The sad reality is that some will not make it, but it is at least clear that enterprise IT, cloud in particular, long dismissed as a cost centre or necessary evil, is what allowed business to continue at all during the pandemic.

For those businesses that survive and thrive, then, the next question will be how can they build on their investment in IT to continue to futureproof their operations as well as drive new revenue.

Caley said the IT is out there and more and more possibilities are opening up.

“There is a rash of new services like AI [artificial intelligence], and scalability of course is the thing that really drives the cloud.
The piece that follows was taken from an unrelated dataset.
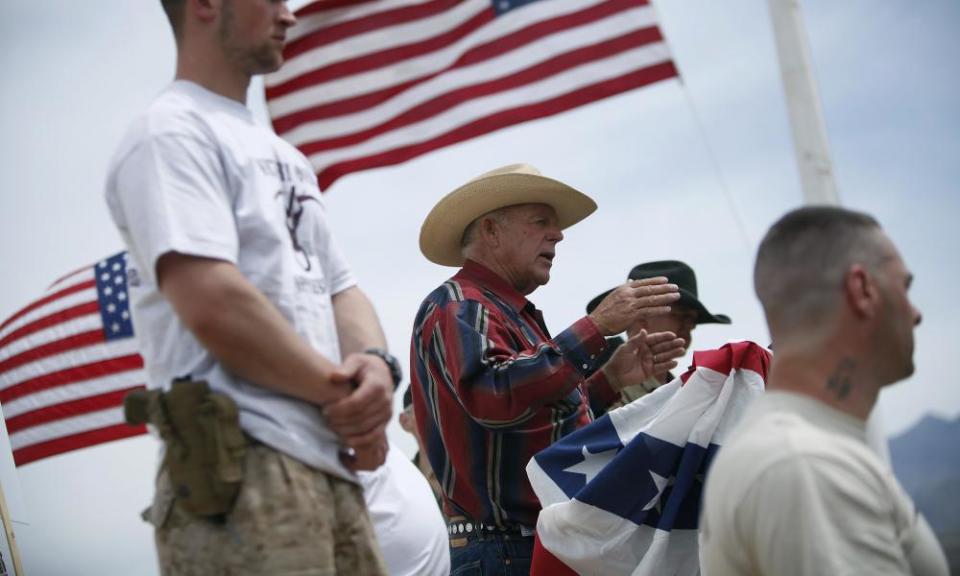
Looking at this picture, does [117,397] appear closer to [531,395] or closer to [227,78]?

For the future they need to see how they become more flexible,” he said.

In the end, the applications will drive how the IT is factored and designed and those applications should be driven by business needs, most notably responding to customer needs. What this will mean in practice will differ in every organisation. With one exception, that is: every business will need to evaluate what they are doing.

Most will find that a hybrid of public cloud and private cloud, alongside some on-premise IT, is not only popular, it’s the standard model, said Dell’s Marc O’Regan.
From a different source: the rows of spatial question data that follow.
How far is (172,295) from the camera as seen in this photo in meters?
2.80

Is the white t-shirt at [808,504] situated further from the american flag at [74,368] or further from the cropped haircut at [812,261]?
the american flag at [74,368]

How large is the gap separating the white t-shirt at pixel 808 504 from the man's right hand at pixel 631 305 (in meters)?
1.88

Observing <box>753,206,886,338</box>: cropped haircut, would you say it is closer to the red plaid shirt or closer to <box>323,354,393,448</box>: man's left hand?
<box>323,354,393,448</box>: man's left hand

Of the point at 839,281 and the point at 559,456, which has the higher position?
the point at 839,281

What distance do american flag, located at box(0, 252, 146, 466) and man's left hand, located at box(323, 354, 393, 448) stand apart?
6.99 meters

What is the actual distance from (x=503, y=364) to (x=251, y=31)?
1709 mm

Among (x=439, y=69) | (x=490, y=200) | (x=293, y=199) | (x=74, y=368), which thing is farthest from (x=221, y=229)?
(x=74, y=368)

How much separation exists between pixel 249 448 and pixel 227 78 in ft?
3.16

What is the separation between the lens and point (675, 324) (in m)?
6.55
“Our point of view is that choice is critical. Choice is absolutely central. With on-prem we can decrease latency, reduce cost, comply with regulations and then public cloud will give you flexibility, but I believe that a model that had no trade off between the two is ideal,” he said

Marc O’Regan, chief technology officer at Dell Technologies Ireland Photo by Chris Bellew/ Fennell Photography

Keeping your feet on the ground

There are times when data and processes should not be moved to the cloud.

Dell’s Marc O’Regan said the reasons for this vary, but include things like the need to process closer to the edge.

“It may be a low tolerance of latency, in a hospital or an oil rig that can’t wait for it to come across the internet,” he said.

Interxion’s Séamus Dunne agreed, saying reasons to not go to cloud include cost, control and compliance. Another is that some applications simply can’t be moved. “Legacy is another one. In talking to clients, I’ve met some who are using one floor of the office for the data centre. They discover you can’t put it all on the cloud.”

What they can do, however, is ‘lift and shift’ to a co-location centre, where they can get direct access to the cloud.

‘You’re not starting from nothing so your project is getting from where you are to where you want to be. You have legacy: sometimes the best strategy is to leave it alone, perhaps physically move it but not try and port or migrate it. It’s just not worth the expense or the risk. By the same token there will be some cases where it makes perfect sense to migrate,” said Dunne.

O’Regan said the op-ex focused cost models that have played a major role in driving cloud adoption can be applied to on-premise hardware.

“We believe there’s a gap in the market where you’re consuming a service on your terms with a subscription model. We see organisations all over the world coming to us saying they want to foster innovation and modernise their IT. But to do this in the public cloud is constrictive, it’s restrictive [so] we’ve been building consumption-based models for on-prem for well over a decade,” he said.